Bob White, an old friend and a campaign adviser who joined Romney at Bain Capital, says the change of job was a bold move nonetheless because half the seed money for the new venture belonged personally to the Bain & Co. partners. "If we went out and we lost their money--I don't care what guarantees or what assurances--we were not going to go back to Bain & Co.," White says. "In retrospect it looks like a no-brainer. But at that moment in time it was a big risk for both of us."

By 1991, Romney's investment business was thriving and the sister consulting firm was in desperate financial trouble--ironically because of its own attempt at a leveraged buyout. Bain and his seven co-founders had borrowed more than $200 million on behalf of the company and paid most of it to themselves, in effect cashing out their equity without giving up their controlling stake in the firm. But then business took a downturn, and the company could no longer meet its loan obligations.

Amid enormous tensions among the owners and partners, Bain & Co. turned to Romney, as the only honest broker who had everyone's trust, to right the firm. "There were in my opinion no other candidates," says Thomas Tierney, then the head of the company's San Francisco office.
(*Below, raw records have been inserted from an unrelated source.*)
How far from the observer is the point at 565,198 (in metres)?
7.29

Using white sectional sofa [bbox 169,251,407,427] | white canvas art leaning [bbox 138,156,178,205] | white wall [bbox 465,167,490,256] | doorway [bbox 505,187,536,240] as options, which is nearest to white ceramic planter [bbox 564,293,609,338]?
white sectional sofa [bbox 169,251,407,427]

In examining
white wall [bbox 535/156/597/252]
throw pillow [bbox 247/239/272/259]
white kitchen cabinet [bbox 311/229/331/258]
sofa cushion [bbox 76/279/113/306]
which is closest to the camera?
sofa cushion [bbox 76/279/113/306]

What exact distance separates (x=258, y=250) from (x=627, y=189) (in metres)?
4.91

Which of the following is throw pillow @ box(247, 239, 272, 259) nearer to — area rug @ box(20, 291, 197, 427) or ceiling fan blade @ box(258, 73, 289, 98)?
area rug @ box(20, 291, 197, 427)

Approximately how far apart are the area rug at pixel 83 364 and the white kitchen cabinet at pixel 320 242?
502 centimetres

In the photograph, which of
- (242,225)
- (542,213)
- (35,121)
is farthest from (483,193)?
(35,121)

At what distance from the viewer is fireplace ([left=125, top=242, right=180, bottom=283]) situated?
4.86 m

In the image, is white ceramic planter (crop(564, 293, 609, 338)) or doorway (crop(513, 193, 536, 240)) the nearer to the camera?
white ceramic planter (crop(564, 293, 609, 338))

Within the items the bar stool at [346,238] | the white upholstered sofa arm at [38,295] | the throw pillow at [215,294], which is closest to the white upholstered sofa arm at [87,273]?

At one early meeting, a Goldman Sachs partner named Mikael Salovaara told Romney that Bain & Co. did not have even a 5% chance of surviving. Romney began to probe, but Salovaara cut him off. "Why don't you shut up and let me finish talking?" Salovaara said.

"Mitt stood up, Salovaara stood up," says Rehnert, and "I thought I was going to see Mitt get in a fistfight." Friends pulled Romney out of the room. By the end of the day, Romney persuaded Bill Bain to fire Goldman Sachs and give him authority to broker a deal.

Romney summoned Bain & Co.'s 17 top nonequity partners, who brought in most of the business but had never been allowed to see the books. Romney showed them. "This is a crisis that's going to play itself out in days and weeks, not months and years," he said. For three days he kept the partners in a conference room, asking for unanimous consent that he become interim CEO. Then he went to Bain and asked the same.

Romney negotiated write-downs from Bain & Co.'s creditors, telling them they could have 50 on the dollar or stand in line in bankruptcy court. He persuaded the senior partners to take on the firm's remaining debt if the founders would hand over ownership. And then he sought a meeting with Bain, who arrived from a formal dinner in a tuxedo. Romney told Bain that he and the other owners would have to relinquish control of the firm and give back most of the money they had taken out of it.